TPOX - TOQUE

DNA-based Sound / Performance (2015)

Paternity + Paternity:
Cultural representation of data

There is a paradox in the notion that scientific development can rehabilitate the idea of God.

Tpox/Toque is participatory talk/sound performance that is an open conversation with the audience as well as a live concert. The piece explores the boundaries between art, science and religious beliefs and it happens in two parts. The first part is a talk/discussion on concepts given by a set of guests: a geneticist, a Yoruba priest, a musician, a philosopher and myself. The second part consists of three musicians performing given scientific data -my family ́s DNA locus HTPOX- following the rules of ceremonial Yoruba drumming (batás).

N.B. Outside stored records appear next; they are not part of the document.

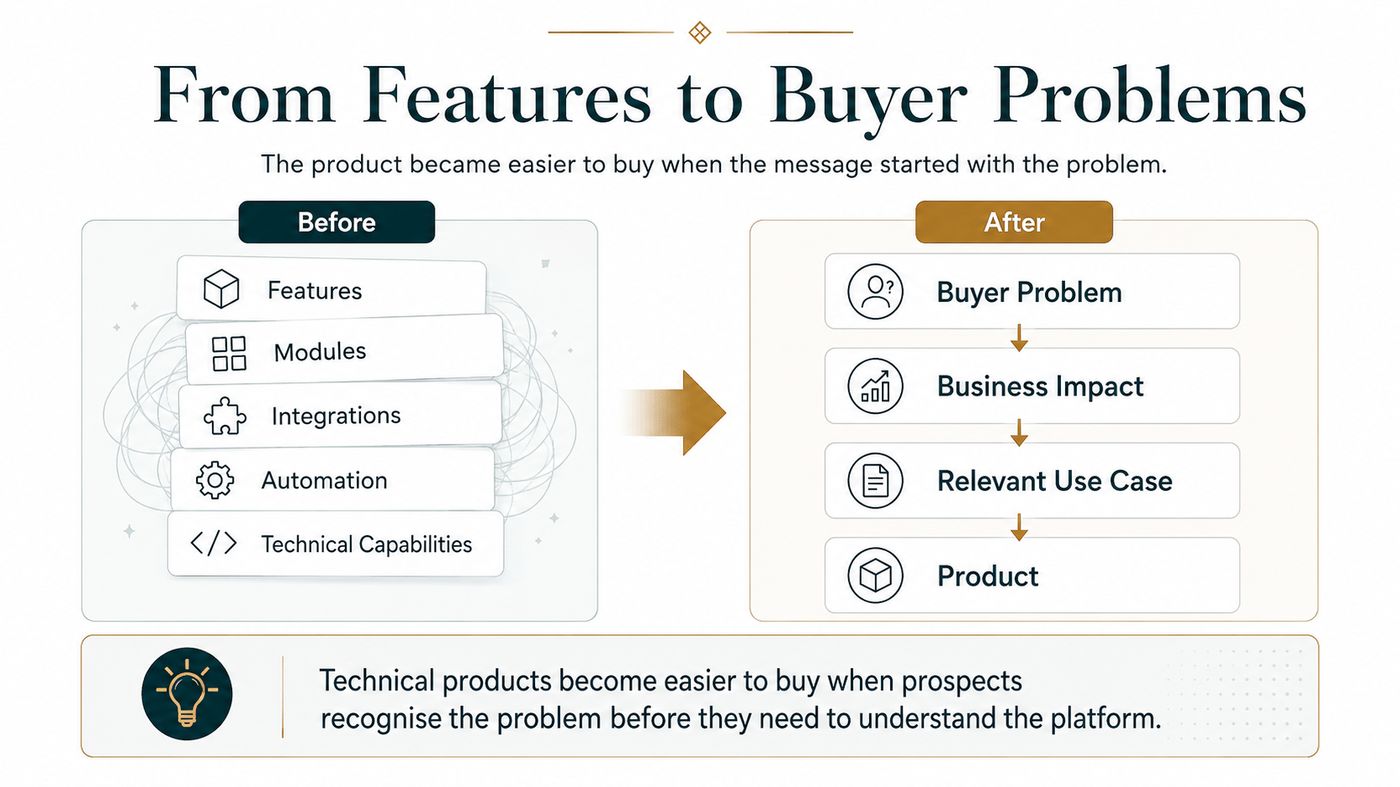 From Features to Buyer Problems

The product became easier to buy when the message started with the problem.

Before

Features

Modules

Integrations

Automation

Technical Capabilities

After

Buyer Problem

Business Impact

Relevant Use Case

Product

Technical products become easier to buy when prospects recognise the problem before they need to understand the platform.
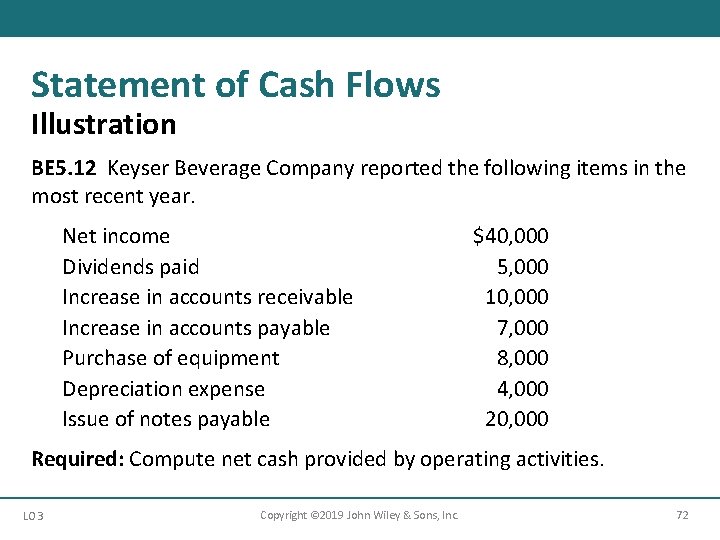 Statement of Cash Flows
Illustration

BE5.12 Keyser Beverage Company reported the following items in the most recent year.

| | |
|---|---|
| Net income | \$40,000 |
| Dividends paid | 5,000 |
| Increase in accounts receivable | 10,000 |
| Increase in accounts payable | 7,000 |
| Purchase of equipment | 8,000 |
| Depreciation expense | 4,000 |
| Issue of notes payable | 20,000 |

Required: Compute net cash provided by operating activities.

LO 3 Copyright ©2019 John Wiley & Sons, Inc. 72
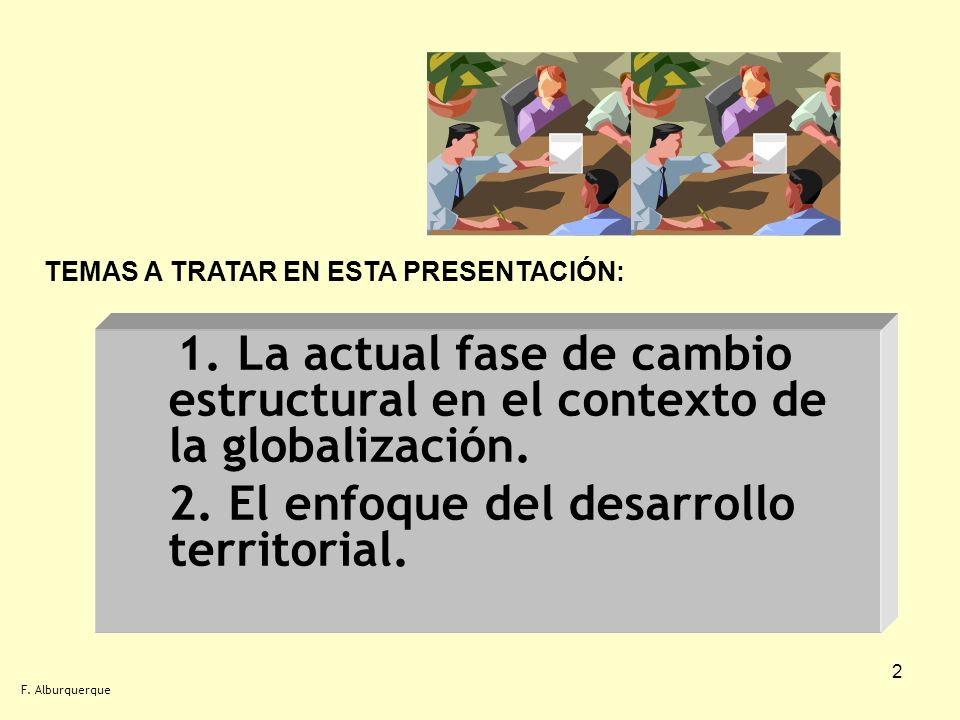 TEMAS A TRATAR EN ESTA PRESENTACIÓN:

1. La actual fase de cambio estructural en el contexto de la globalización.

2. El enfoque del desarrollo territorial.

2

F. Alburquerque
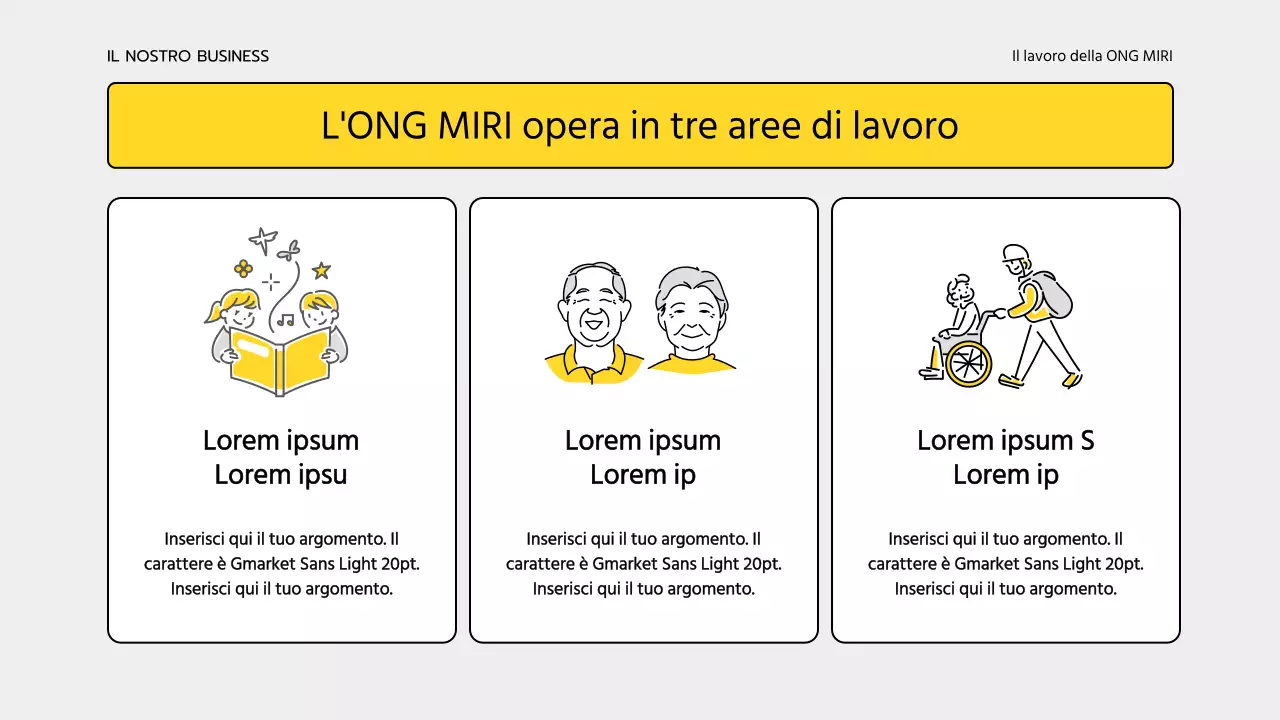 IL NOSTRO BUSINESS

Il lavoro della ONG MIRI

L'ONG MIRI opera in tre aree di lavoro

Lorem ipsum
Lorem ipsu

Inserisci qui il tuo argomento. Il carattere è Gmarket Sans Light 20pt. Inserisci qui il tuo argomento.

Lorem ipsum
Lorem ip

Inserisci qui il tuo argomento. Il carattere è Gmarket Sans Light 20pt. Inserisci qui il tuo argomento.

Lorem ipsum S
Lorem ip

Inserisci qui il tuo argomento. Il carattere è Gmarket Sans Light 20pt. Inserisci qui il tuo argomento.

Tpox/Toque plays with the idea of the supposed existence of meaning coded at a biological level to, ultimately, establish interpretation as a personal responsibility. The project is not a single piece but an ongoing research project on the nature of perception, consensual reality and the construction of meaning. The symbolic operations implemented in Tpox/Toque are based on the sequential re-framing of given data through the manipulation of its conventional framework: by changing the framework of its representation, the same data gets reformulated again and again, leading to different and usually contradicting interpretations.

The project addresses the concept of “paternity” sequentially presenting the artist´s DNA Locus HUMTPOX (Human Thyroid Peroxidase gene used in forensic paternity tests) as scientific data, religious Afro Cuban objects and then ceremonial music. These multiple "translations" —from religion (sacred literature) to science (DNA sequencing) to art (sculptural objects and music) and back to religion (ceremonial rules)— seek to question our understanding and acceptance of the notion of “Truth". The operation is a literal translation without interpretation, a process where every contextual fact exists as a cultural event moving at the intersection of art, science and religion.

The objective of Tpox / Toque is to shock the viewer with the absurdity of its operations, to establish that Absolutes only exist in the realm of ideology.